Our results from instrumental variables estimations (exploiting fully and partially interacted models) document that the level of demographic development at which a country experiences an increase in life expectancy is crucial for the subsequent effect on economic growth. The growth effect is negative, although often insignificant, for demographically underdeveloped countries, where increases in life expectancy lead to an acceleration of population growth. For countries past the demographic transition the growth effect of life expectancy is significantly positive. The findings also show that increasing life expectancy may be indirectly beneficial for growth by increasing the likelihood of a country undergoing the fertility transition.
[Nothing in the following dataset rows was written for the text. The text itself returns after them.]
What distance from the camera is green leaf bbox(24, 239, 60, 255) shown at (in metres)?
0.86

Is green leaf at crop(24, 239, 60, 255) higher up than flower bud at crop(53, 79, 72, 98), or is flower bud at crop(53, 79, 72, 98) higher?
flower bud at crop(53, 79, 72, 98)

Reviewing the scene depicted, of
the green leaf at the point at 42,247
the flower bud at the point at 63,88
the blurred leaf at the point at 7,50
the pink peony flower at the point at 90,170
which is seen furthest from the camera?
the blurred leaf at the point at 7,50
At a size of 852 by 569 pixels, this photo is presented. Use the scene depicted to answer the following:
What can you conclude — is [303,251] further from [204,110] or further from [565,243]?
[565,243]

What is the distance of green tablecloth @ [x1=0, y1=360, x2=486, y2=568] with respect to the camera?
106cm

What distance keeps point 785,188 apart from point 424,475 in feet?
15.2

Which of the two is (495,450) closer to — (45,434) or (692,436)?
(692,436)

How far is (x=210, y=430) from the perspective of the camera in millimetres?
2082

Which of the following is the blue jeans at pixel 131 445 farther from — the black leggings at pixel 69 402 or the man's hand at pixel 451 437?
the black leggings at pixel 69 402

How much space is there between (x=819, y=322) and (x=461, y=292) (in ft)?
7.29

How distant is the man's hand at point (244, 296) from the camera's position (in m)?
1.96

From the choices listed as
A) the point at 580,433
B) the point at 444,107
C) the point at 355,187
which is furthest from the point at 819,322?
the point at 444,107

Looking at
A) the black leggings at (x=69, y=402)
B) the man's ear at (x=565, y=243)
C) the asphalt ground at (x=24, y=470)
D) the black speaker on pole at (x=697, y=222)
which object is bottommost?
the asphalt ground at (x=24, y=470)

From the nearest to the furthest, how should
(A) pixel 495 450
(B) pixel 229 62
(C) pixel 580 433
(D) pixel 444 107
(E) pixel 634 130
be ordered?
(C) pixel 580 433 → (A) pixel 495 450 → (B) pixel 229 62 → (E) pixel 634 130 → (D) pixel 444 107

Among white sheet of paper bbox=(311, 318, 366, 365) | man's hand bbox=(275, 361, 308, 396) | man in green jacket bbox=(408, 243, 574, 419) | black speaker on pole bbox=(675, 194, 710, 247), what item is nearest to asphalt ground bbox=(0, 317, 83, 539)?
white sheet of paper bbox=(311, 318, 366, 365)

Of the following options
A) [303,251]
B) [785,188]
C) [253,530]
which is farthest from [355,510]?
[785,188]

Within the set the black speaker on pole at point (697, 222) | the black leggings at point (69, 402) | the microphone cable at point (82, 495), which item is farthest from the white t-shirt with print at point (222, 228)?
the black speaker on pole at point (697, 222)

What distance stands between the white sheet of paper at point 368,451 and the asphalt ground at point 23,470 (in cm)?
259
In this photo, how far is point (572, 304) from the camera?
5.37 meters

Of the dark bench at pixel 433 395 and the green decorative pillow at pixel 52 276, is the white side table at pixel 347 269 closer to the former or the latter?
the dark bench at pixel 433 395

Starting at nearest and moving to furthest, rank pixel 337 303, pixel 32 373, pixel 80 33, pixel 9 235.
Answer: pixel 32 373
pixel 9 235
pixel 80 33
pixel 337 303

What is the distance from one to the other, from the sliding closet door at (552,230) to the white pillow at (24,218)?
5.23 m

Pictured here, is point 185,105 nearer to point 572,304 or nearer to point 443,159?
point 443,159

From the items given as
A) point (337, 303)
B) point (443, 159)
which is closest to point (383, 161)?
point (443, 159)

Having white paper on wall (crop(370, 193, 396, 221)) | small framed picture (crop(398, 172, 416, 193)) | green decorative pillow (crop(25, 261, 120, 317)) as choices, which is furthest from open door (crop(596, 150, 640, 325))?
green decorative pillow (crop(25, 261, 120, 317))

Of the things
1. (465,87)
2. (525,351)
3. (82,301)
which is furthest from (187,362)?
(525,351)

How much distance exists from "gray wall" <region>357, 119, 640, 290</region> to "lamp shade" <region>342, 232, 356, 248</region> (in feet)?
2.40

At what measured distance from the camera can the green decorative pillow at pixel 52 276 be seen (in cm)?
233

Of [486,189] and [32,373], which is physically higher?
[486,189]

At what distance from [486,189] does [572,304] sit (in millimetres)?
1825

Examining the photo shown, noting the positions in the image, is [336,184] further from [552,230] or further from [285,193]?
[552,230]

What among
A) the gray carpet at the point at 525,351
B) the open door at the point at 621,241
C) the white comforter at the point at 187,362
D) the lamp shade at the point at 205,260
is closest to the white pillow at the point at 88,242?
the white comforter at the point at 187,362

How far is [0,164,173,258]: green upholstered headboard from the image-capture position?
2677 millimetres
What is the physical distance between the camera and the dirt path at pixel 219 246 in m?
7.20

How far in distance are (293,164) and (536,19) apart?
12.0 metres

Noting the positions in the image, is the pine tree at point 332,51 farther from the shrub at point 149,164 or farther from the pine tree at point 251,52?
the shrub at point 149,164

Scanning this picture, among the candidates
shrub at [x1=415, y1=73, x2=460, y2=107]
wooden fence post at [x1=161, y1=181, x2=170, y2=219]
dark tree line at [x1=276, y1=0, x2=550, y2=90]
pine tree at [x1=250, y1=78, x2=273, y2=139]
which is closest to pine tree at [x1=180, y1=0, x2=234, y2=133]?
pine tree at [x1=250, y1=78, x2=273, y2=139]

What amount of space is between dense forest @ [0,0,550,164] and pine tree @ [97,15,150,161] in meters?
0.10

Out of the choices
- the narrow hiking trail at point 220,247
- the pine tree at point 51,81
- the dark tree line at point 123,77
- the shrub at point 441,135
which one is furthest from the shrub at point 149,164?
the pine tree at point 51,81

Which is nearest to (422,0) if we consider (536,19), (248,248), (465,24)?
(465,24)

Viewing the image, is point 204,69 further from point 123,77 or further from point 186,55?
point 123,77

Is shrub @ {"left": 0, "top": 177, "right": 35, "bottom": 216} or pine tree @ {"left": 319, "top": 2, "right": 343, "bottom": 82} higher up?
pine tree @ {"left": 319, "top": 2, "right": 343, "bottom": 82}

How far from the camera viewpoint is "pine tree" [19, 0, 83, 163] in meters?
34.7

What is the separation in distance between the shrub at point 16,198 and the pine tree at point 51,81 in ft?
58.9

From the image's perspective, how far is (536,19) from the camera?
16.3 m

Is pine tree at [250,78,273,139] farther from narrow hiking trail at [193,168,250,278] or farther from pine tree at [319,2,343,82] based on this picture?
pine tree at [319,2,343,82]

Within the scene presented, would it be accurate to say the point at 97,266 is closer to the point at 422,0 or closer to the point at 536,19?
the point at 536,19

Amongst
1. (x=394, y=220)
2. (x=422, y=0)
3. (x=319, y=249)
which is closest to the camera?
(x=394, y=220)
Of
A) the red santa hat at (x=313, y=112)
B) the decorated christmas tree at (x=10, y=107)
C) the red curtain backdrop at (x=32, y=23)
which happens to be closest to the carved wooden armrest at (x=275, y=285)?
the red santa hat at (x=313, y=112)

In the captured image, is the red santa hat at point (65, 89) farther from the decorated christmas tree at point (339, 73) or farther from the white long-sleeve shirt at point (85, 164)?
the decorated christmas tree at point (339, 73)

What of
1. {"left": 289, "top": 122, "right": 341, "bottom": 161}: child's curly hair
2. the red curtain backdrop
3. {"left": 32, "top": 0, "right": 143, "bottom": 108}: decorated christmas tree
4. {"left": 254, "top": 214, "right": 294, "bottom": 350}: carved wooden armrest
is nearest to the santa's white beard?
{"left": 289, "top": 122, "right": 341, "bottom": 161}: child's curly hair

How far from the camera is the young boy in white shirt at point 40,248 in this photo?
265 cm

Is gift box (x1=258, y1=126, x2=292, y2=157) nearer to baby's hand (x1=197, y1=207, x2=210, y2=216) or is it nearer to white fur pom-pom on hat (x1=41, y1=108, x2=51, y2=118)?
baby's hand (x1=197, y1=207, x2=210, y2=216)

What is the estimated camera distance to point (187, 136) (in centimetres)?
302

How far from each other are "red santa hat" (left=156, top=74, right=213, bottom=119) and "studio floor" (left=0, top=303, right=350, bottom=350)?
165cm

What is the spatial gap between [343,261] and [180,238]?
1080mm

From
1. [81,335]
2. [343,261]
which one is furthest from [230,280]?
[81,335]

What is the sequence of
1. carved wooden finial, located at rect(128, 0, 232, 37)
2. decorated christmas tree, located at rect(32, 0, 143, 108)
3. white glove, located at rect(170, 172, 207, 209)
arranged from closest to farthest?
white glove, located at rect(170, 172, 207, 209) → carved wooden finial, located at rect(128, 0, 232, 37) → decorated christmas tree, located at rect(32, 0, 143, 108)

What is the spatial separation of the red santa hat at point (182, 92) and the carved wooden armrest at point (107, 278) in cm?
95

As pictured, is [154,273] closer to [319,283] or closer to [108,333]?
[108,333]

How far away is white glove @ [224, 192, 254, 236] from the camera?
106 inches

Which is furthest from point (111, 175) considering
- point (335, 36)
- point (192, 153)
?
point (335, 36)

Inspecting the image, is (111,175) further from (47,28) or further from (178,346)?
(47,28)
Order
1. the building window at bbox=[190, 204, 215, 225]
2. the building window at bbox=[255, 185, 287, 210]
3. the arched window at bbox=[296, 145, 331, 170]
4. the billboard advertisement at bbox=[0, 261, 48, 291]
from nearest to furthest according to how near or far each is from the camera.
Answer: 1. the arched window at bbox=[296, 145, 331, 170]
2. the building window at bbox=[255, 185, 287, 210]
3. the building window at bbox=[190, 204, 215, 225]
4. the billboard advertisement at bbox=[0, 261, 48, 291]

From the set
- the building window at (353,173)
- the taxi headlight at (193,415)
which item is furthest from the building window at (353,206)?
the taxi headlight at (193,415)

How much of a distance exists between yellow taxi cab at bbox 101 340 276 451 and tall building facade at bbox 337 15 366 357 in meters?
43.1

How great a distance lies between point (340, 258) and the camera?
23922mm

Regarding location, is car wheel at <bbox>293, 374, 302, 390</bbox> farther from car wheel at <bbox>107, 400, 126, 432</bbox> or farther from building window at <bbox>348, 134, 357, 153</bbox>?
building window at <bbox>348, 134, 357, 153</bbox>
Moreover, our results are not due to use of any specific identification strategy, they emerge with both ordinary least squares and with alternative instruments, including those used by Lorentzen et al (2008). In subsequent work (Cervellati and Sunde 2011b), we document the same patterns by estimating more flexible finite mixture models that allow us to test for the non-monotonic effect of life expectancy in two latent regimes (pre- and post-transitional) without having to rely on any classification of countries. The results of a recent study (Cervellati and Sunde 2012) complement the previous evidence by showing that the positive growth effects of increases in life expectancy in countries that have undergone the demographic transition can be attributed to an acceleration in the acquisition of human capital and a sizable reduction in fertility rates.
Implications for researchers and policymakers
Our empirical findings suggest that the effect of life expectancy on economic growth depends on the stage of the demographic transition. Improving health in countries in which the fertility transition has not yet taken place can have negative effects on economic development, mainly by increasing population size. Improving health in countries that have undergone the fertility transition, however, has positive growth effects. In addition, increases in life expectancy increase the likelihood that the fertility transition occurs. These findings have relevant policy implications. From a technical perspective, the interpretation of the average (treatment) effect of life expectancy may be difficult, and potentially misleading, in the presence of non-monotonic effects. The mixed findings in the literature appear to be driven to a large extent by the different sample composition with respect to countries in different phases of their demographic development rather than, as previously suggested, by different identification strategies.
Acemoglu, D, and S Johnson (2007), "Disease and Development: The Effect of Life Expectancy on Economic Growth", Journal of Political Economy,115(6):925-985.
Cervellati, M, and U Sunde (2011a), "Life Expectancy and Economic Growth: The Role of the Demographic Transition”, Journal of Economic Growth, 16(2): 99-133.
Cervellati, M, and U Sunde (2011b), “Disease and Development: The Role of Life Expectancy Reconsidered”, Economics Letters, 113(3):269-272.
Cervellati, M and U Sunde (2012), “Life Expectancy, Education and Fertility: The Demographic Transition as Critical Turning Point”, mimeo.
Galor, O (2005), "From Stagnation to Growth: Unified Growth Theory", in P Aghion and S Durlauf (eds.), Handbook of Economic Growth, Elsevier.
Lorentzen, P, J McMillan, and R Wacziarg (2008), "Death and Development", Journal of Economic Growth, 13(2):81-124.
1 The idea behind the instrument is that the exogenous reduction in mortality had to do with path-breaking medical innovations in the development of treatments and vaccines and the establishment of institutions such as UNICEF or the WHO that granted the worldwide dissemination of these innovations.